WASHINGTON -- A day after his swearing in, Sen. Rick Scott is getting to work.
- Sen. Rick Scott condemns the shutdown
- Will donate his $174,000 salary
- PREVIOUS STORY: Now-Sen. Rick Scott Calls Government Shutdown His Top Priority
The most junior member of the U.S. Senate comes with ambitious plans and plenty of challenges lie ahead.
After eight years governing the nation’s third most populous state, Scott, R-Florida, is beginning his next chapter as a U.S. senator during a contentious time in the nation's capital. As he is settling into his new role, the partial shutdown continues with no end in sight.

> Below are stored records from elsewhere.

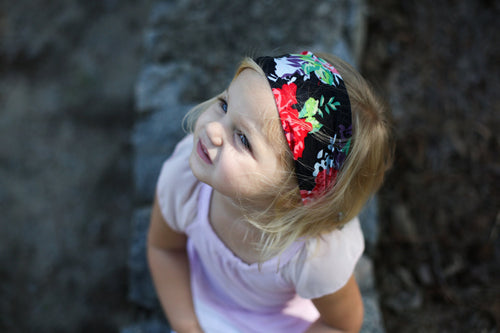 little girl wearing a black headband with pink and red flowers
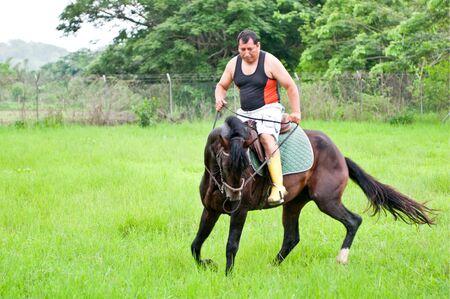 Men on horseback in the rain on a farm in Ecuador photo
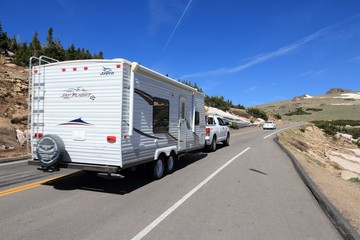 ROCKY MOUNTAINS, USA - JUNE 19, 2013: People drive with camping trailer along Trail Ridge Road in Rocky Mountain National Park, Colorado. RNMP has 3,176,941 annual visitors (2011).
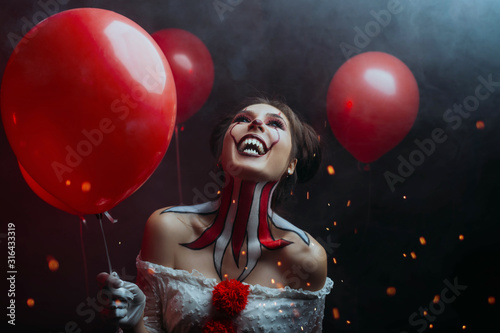 Leinwand Poster close-up portrait female clown woman scary crazy smiling laugh shows sharp teeth predator face, holding red balloons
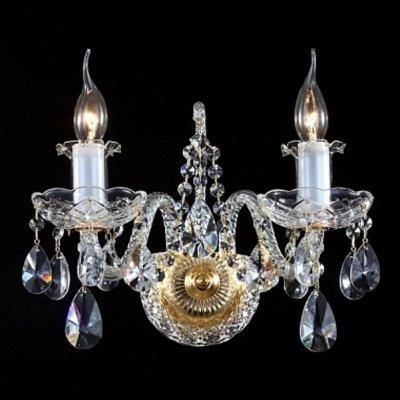 Светильник бра Maytoni DIA902-WL-02-G Monogram 2Хрустальные<br>Изысканный канделябр, разработанный дизайнерами компании Maytoni, станет украшением вашего традиционного интерьера, внеся в него свет от ламп с цоколем E14, не вошедших в стоимость хрустального бра, представленного на фото. Хрустальное бра Maytoni Diamant Crystal DIA902-WL-02-G состоит из округлого золоченого основания и двух витых ножек, несущих плафоны, внешне напоминающие горящие свечи. Изделие от Майтони декорировано прозрачным хрусталем, из которого выполнены роскошные рельефные блюдца и каплевидные подвески, мерцающие бриллиантовым светом при включении данного прибора. Приятно, что демократичная цена изделия, купить которое можно с помощью быстрого заказа в нашем магазине, отлично сочетается с высоким качеством товара, что важно при приобретении светильника для домашнего интерьера.<br><br>S освещ. до, м2: 8<br>Крепление: монтажная пластина<br>Тип лампы: накаливания / энергосбережения / LED-светодиодная<br>Тип цоколя: E14<br>Цвет арматуры: золотой<br>Количество ламп: 2<br>Ширина, мм: 370<br>Высота, мм: 240<br>MAX мощность ламп, Вт: 60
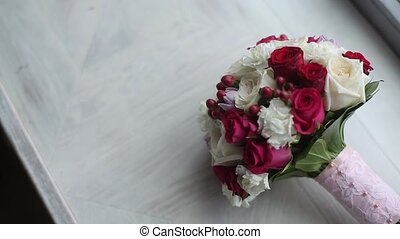 Bridal bouquet with white and red roses indoors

"I want to solve problems," Scott said in a one-on-one interview with Spectrum News. "We shouldn’t be shutting down government, we shouldn’t be fighting over whether we have border security or not.”
While Scott condemns the shutdown, he hasn’t offered a specific strategy for breaking the stalemate. In a new era of divided government, the former chief executive acknowledges compromising with fellow lawmakers and leadership will be key in getting things accomplished.
“I’m going to work hard. I’m going to work on building relationships and I’m going to take the time to learn the issues and how to get things done," Scott explained.
Scott arrives in Washington as one of the wealthiest members of Congress. He said he’ll donate his $174,000 salary, just like he did as governor. Hours after he was sworn in on Tuesday, he attended a high-dollar fundraiser for his political action committee.
The move was highly criticized as tens of thousands of workers go without pay as a result of the partial government shutdown.
“First off, my heart goes out to anyone that goes through that," Scott said in response.
"Whether you work for the government and you’re not getting paid, which I think is ridiculous -- we should figure this out. Yesterday was an important day for our state, and I'm honored to be a senator. I know I have to work hard. This place doesn't seem to be working very well, but you know I'm excited so many people wanted to come up and celebrate the fact that they believe I'm going to represent them well," he said.
With no end to the standstill, Scott is trying to navigate how to move forward in unfamiliar territory -- as the most junior member of the U.S. Senate. He said he's dedicated to ending the partial government shutdown.
“We’ve got to figure out how to bring people together, and I’m going to do my best to do that. Just talk to people and see if there’s common ground," Scott said.
Scott has had a close relationship with the commander-in-chief, President Donald Trump. He was one of the first elected officials to endorse him during the presidential primary.
The status of that relationship is unclear as Scott transitions into this new role, where he may be forced to take a stand against the administration's policies if they negatively impact the Sunshine State.